Exploring how Bristol City was established

Bristol, located in the South-West, was originally known as a village called ‘Bryge Stowe’, which meant ‘the place by the bridge’ in old Saxon language.

At the time, the small village of Bristol was formed around the bridge which was built in the Middle Ages over the Avon River by the Angelo-Saxons who had settled into the borough.

It is believed by Historians that the town was highly prosperous and by the 16th century, Bristol had become a major port, manufacturing town and a distribution centre for both overseas and inland trade.

After a civil war in 1642 between the King and Parliament, the parliamentary army occupied Bristol and earthwork defences were built around the town. In 1645, a parliamentary army attacked Bristol when the King was losing the war and so the Royalists soon surrendered Bristol.

Oliver Cromwell then ordered that the Bristol castle be destroyed in 1656 to prevent it from ever falling into royalist hands.

Bristol then came out booming in late 17th century when new colonies where formed, West Indies had been importing sugar and North America imported Tobacco.

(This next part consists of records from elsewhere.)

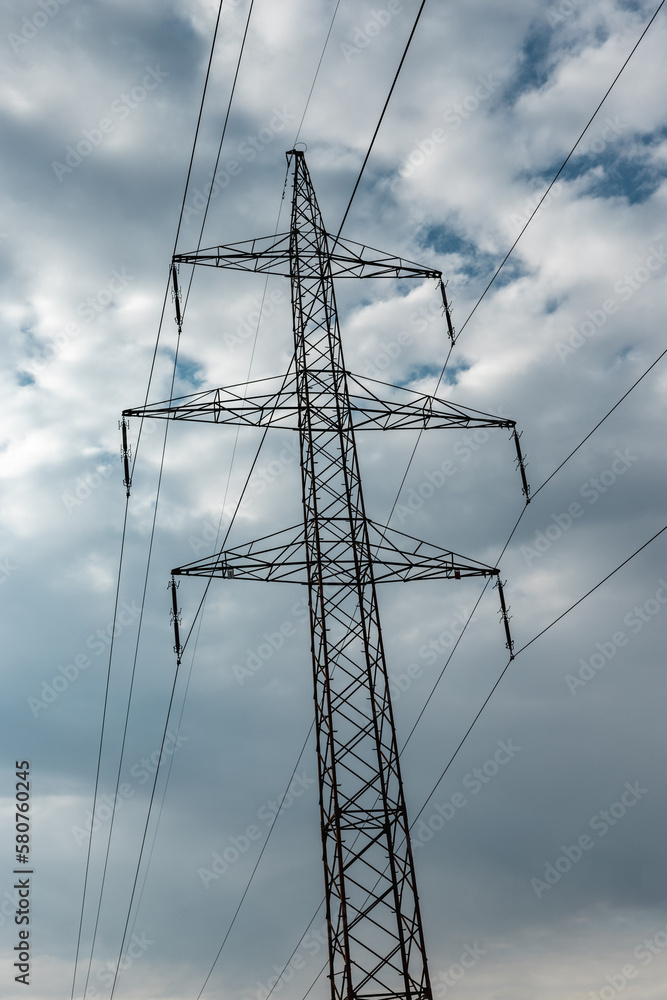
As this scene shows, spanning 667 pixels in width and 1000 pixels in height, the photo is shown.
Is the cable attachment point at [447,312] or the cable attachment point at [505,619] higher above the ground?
the cable attachment point at [447,312]

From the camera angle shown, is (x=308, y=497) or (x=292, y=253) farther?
(x=292, y=253)

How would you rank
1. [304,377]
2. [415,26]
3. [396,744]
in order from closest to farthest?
[415,26] < [396,744] < [304,377]

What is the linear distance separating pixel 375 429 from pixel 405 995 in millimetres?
12487

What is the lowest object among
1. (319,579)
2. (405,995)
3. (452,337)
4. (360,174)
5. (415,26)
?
(405,995)

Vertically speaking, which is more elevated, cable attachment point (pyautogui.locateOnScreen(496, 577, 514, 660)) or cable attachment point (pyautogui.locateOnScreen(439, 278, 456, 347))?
cable attachment point (pyautogui.locateOnScreen(439, 278, 456, 347))

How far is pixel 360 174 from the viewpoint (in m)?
16.8

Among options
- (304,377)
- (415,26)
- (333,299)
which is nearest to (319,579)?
(304,377)

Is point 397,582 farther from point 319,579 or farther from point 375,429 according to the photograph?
point 375,429

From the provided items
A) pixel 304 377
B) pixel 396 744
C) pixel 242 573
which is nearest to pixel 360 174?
pixel 304 377

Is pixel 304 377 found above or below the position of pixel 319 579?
above

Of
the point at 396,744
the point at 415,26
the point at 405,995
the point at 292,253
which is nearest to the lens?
the point at 415,26

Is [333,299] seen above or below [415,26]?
above

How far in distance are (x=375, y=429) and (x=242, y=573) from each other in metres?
4.87

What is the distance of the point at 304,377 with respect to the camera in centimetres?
2422
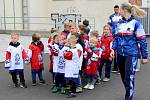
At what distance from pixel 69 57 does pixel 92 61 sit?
104 cm

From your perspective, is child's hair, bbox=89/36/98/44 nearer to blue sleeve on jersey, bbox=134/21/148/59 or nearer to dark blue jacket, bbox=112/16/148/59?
dark blue jacket, bbox=112/16/148/59

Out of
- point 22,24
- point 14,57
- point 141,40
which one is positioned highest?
point 22,24

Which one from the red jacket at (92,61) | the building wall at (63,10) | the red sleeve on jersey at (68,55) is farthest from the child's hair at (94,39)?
the building wall at (63,10)

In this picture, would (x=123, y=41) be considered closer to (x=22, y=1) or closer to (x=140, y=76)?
(x=140, y=76)

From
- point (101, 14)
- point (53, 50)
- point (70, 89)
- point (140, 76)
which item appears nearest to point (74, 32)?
point (53, 50)

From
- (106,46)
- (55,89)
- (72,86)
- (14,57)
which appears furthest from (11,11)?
(72,86)

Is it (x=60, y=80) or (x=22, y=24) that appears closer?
(x=60, y=80)

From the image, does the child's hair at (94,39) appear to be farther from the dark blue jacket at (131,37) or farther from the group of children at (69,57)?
the dark blue jacket at (131,37)

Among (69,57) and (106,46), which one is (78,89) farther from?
(106,46)

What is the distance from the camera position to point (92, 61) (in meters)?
8.80

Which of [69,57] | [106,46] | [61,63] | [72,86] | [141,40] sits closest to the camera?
[141,40]

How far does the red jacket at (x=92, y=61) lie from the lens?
28.7ft

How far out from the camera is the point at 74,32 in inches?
321

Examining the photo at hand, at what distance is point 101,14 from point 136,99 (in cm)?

The 18th century saw Bristol grow rapidly, from roughly 25,000 residents in the 1700s to 50,000 in mid-century and 68,000 in the 18th century. This meant that many new streets were being laid out and several important buildings, such as the Bristol Royal Infirmary, the first Bank of the City and The Exchange, were all built.

Although copper, brass and glass industries went into decline in the 19th century, ship building, the chocolate industry and soap making all started to thrive as well as tobacco and cotton.

Many new buildings had been built after the Second World War bombings due to so many were destroyed. With Art Galleries, a Media Centre, Museums, and statues all being erected around the city, Bristol was constantly developing through to the end of the 20th century.

Today Bristol continues to flourish, with many incredible attractions such as the floating harbour, St Mary Redcliffe Parish Church, Bristol Cathedral, The SS Great Britain iron ship, Clifton Suspension Bridge and so much more, there really is so much to adore about this striking city.